(Spatial questions tied to images)
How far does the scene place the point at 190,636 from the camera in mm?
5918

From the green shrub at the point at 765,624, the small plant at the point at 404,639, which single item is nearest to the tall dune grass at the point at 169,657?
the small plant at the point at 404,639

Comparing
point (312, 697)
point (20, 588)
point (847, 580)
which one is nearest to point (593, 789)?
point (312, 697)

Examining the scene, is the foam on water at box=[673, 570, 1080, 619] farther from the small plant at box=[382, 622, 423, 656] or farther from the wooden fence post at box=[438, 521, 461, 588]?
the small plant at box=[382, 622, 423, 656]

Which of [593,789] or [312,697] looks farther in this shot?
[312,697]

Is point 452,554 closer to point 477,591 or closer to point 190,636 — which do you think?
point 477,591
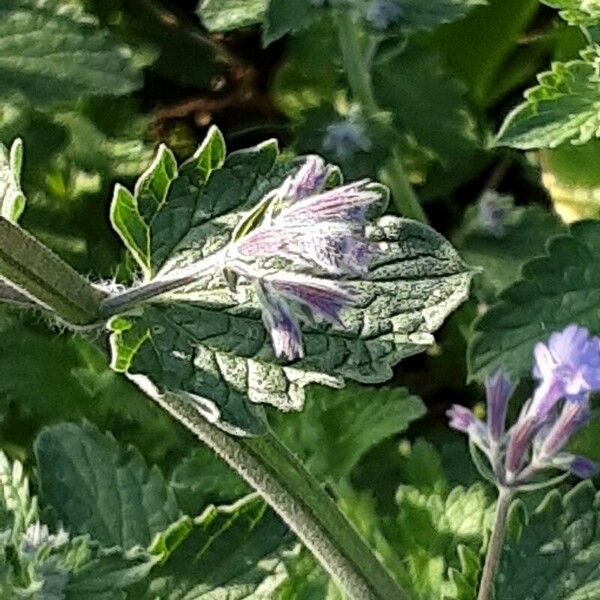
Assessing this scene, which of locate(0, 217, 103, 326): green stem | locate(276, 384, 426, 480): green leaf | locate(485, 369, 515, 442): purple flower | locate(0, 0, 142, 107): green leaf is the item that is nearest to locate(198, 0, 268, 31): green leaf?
locate(0, 0, 142, 107): green leaf

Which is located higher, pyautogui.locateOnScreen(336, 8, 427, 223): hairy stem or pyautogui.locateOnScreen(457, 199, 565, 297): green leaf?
pyautogui.locateOnScreen(336, 8, 427, 223): hairy stem

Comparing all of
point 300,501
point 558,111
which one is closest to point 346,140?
point 558,111

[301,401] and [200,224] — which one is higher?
[200,224]

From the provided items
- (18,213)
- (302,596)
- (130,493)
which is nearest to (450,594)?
(302,596)

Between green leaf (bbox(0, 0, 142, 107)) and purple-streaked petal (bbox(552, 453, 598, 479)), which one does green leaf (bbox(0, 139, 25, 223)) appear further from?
green leaf (bbox(0, 0, 142, 107))

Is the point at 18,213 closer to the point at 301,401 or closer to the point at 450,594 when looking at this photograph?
the point at 301,401

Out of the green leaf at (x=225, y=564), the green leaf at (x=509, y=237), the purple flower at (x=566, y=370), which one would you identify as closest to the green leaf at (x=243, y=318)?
the purple flower at (x=566, y=370)

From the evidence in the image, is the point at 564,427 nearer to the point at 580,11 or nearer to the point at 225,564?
the point at 225,564
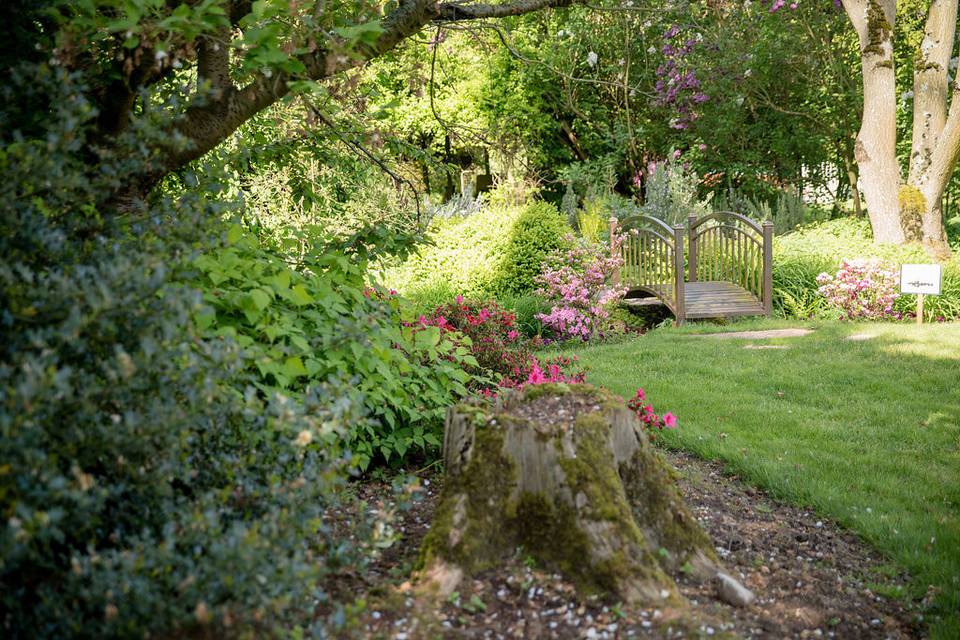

▸ What to produce: Transcribe everything from the line containing "From the provided items" down to the end of the entries, including both of those ends. Leave the pictures out.

▸ Full response:
From the provided items
- (18,213)
- (302,596)
- (130,493)
which is nearest to (450,594)?
(302,596)

Between green leaf (bbox(0, 0, 142, 107)) and purple-streaked petal (bbox(552, 453, 598, 479)), which one does green leaf (bbox(0, 139, 25, 223)) appear further from?
green leaf (bbox(0, 0, 142, 107))

Is the point at 18,213 closer to the point at 301,401 or closer to the point at 450,594 when looking at this photograph?
the point at 301,401

Out of the green leaf at (x=225, y=564), the green leaf at (x=509, y=237), the purple flower at (x=566, y=370), which one would you identify as closest to the green leaf at (x=243, y=318)?
the purple flower at (x=566, y=370)

From the evidence in the image, is the point at 564,427 nearer to the point at 580,11 or nearer to the point at 225,564?
the point at 225,564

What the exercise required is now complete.